(Stored items from a collection)
──────────

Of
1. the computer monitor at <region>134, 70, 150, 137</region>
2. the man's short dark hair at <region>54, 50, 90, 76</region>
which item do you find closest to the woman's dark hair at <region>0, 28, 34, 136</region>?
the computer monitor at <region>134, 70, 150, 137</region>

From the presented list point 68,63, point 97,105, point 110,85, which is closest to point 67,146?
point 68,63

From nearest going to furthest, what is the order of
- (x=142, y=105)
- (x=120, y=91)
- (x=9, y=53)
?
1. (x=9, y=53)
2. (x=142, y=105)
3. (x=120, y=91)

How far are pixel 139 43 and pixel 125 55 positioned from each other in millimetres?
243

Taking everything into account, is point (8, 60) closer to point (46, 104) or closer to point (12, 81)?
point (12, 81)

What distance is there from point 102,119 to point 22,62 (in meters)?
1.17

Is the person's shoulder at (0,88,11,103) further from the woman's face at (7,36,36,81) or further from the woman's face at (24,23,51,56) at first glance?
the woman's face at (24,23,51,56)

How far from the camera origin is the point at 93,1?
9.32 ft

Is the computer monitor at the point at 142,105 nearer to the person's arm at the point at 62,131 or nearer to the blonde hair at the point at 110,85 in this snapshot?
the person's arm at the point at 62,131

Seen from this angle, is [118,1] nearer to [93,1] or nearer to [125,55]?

──────────

# [OBJECTIVE]
Please rewrite all of the records above, substituting "closer" for every occurrence of "nearer" and leaving everything else as it is.

# [TASK SOLUTION]
Of
1. the computer monitor at <region>134, 70, 150, 137</region>
2. the man's short dark hair at <region>54, 50, 90, 76</region>
which item do you find closest to the woman's dark hair at <region>0, 28, 34, 136</region>?
the computer monitor at <region>134, 70, 150, 137</region>

From the presented list point 68,63, point 97,105, point 110,85, which is closest to point 67,146?
point 68,63

From nearest going to furthest, what is the order of
- (x=142, y=105)
- (x=120, y=91)
- (x=9, y=53)
?
1. (x=9, y=53)
2. (x=142, y=105)
3. (x=120, y=91)

How far are pixel 139 43 and pixel 125 55 positioned from each other in millimetres?
243

Taking everything into account, is point (8, 60) closer to point (46, 104) or closer to point (12, 81)?
point (12, 81)

What distance is there from point 102,119 to point 22,62 (in meters)?
1.17

Is the person's shoulder at (0,88,11,103) further from the woman's face at (7,36,36,81) or further from the woman's face at (24,23,51,56) at first glance?
the woman's face at (24,23,51,56)

How far from the camera origin is the point at 93,1?
9.32 ft

Is the computer monitor at the point at 142,105 closer to the person's arm at the point at 62,131 or closer to the blonde hair at the point at 110,85 in this snapshot?
the person's arm at the point at 62,131

Seen from this angle, is [118,1] closer to [93,1] or closer to [125,55]?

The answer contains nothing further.